Kristín keek naar haar.

‘Wat hebben jullie eigenlijk gevonden in het Kleifarvatn?’ vroeg ze met een verbaasd gezicht. ‘Hij heeft nooit een zendapparaat gehad. Wat voor zendapparaat?’

‘Viste hij wel eens op het Kleifarvatn?’ vroeg Elínborg zonder haar vraag te beantwoorden. ‘Had hij daar belangstelling voor?’

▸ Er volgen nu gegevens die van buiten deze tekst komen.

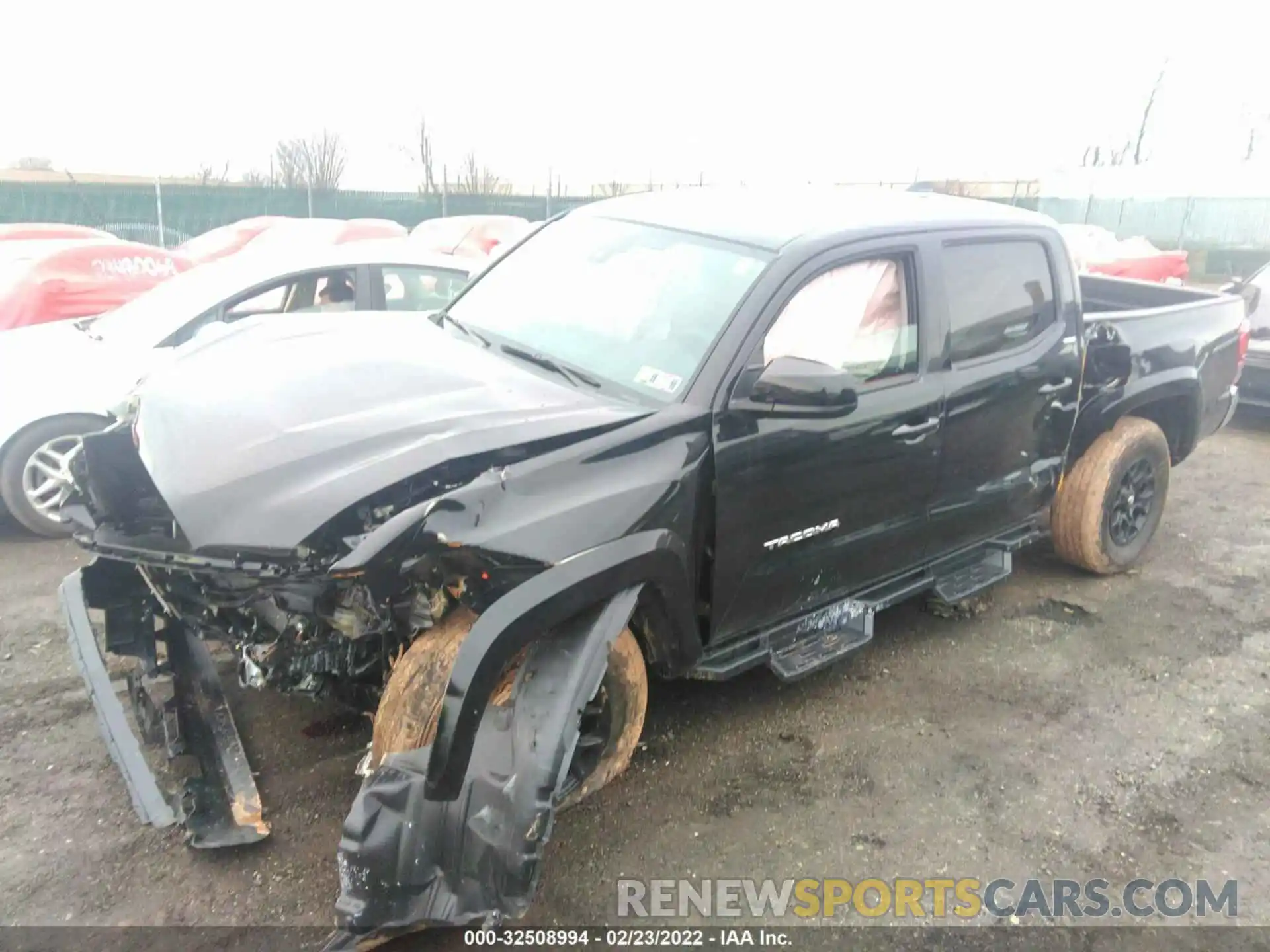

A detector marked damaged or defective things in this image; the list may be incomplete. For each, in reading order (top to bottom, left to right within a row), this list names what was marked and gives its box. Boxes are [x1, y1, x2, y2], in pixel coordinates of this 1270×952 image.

crumpled hood [134, 315, 650, 551]
damaged front bumper [59, 566, 270, 848]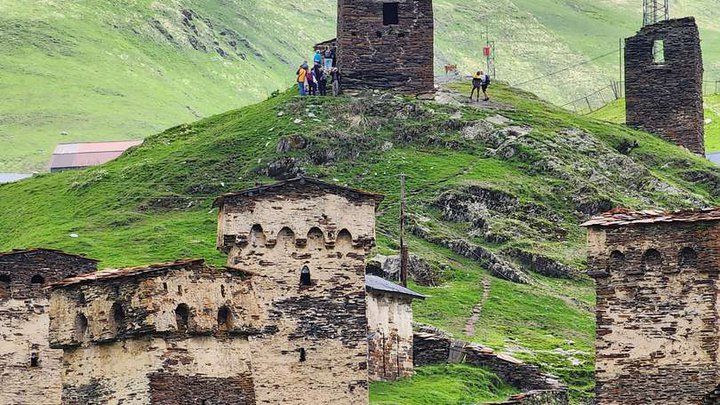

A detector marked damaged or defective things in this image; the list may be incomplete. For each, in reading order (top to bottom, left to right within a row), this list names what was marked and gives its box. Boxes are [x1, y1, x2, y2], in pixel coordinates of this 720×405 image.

rusty metal roof [49, 140, 143, 170]
rusty metal roof [211, 176, 386, 208]
rusty metal roof [580, 208, 720, 227]
rusty metal roof [0, 246, 99, 262]
rusty metal roof [49, 258, 204, 288]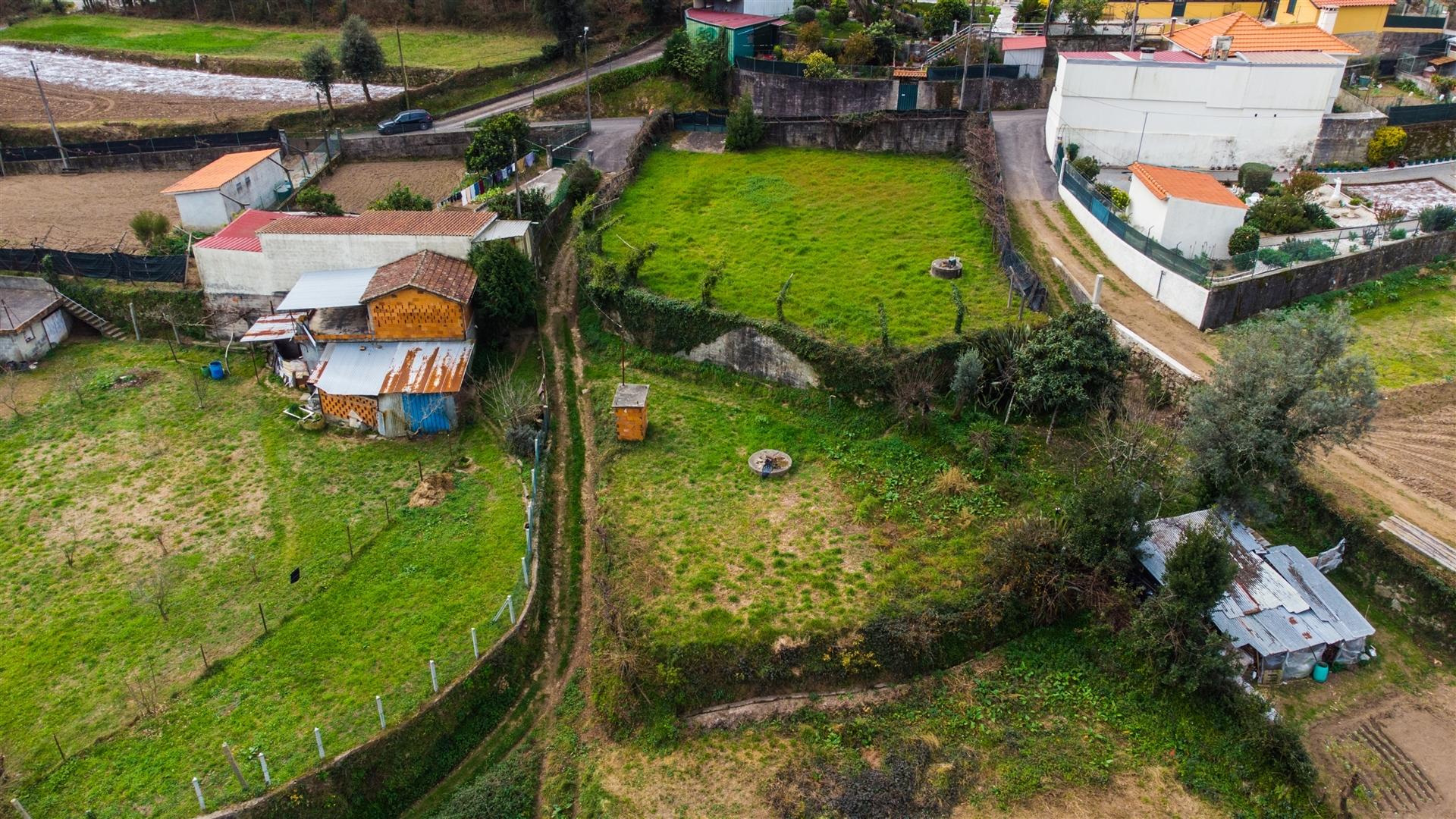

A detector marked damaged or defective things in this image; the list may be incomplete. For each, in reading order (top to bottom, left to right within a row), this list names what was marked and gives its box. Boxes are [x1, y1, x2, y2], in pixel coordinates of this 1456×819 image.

‘Nee, nooit. Hij had geen enkele interesse in vissen. Mijn broer vist veel op zalm en probeerde hem wel eens mee te krijgen, maar hij wilde nooit. Hij was wat dat betreft net als ik. We waren het daarover helemaal eens. We wilden geen enkel schepsel voor niets of voor ons plezier doden. We zijn nooit bij het Kleifarvatn geweest.’

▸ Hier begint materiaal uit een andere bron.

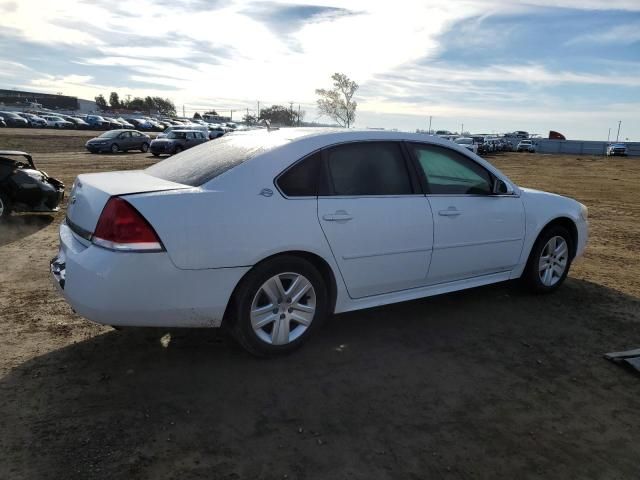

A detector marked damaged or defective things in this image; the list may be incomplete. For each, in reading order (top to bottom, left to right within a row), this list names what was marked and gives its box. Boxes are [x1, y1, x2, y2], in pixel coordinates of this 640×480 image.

damaged black car [0, 149, 65, 220]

Erlendurs aandacht werd getrokken door een foto in een mooi lijstje op een plank in de kamer. Hij was van Kristín met een kleine jongen, waarschijnlijk haar vaderloze zoon, en hij moest denken aan zijn eigen zoon, Sindri. Hij kon niet bedenken waarom hij hem was komen opzoeken. Sindri was hem altijd uit de weg gegaan, anders dan Eva Lind, die hem ter verantwoording wilde roepen voor het feit dat hij in hun jeugd geen aandacht voor hen had gehad. Erlendur was van hun moeder gescheiden na een kort huwelijk en naarmate de jaren vorderden, leek het er steeds meer op dat hij nooit contact met zijn kinderen had gezocht.

 

Ze hadden elkaar daar bij de entree begroet met een handdruk, als twee vreemden, en hij liet hem binnen en zette koffie. Sindri zei dat hij een woning of een kamer zocht. Erlendur zei dat hij niets voor hem wist en beloofde contact met hem op te nemen als hij iets hoorde over woonruimte.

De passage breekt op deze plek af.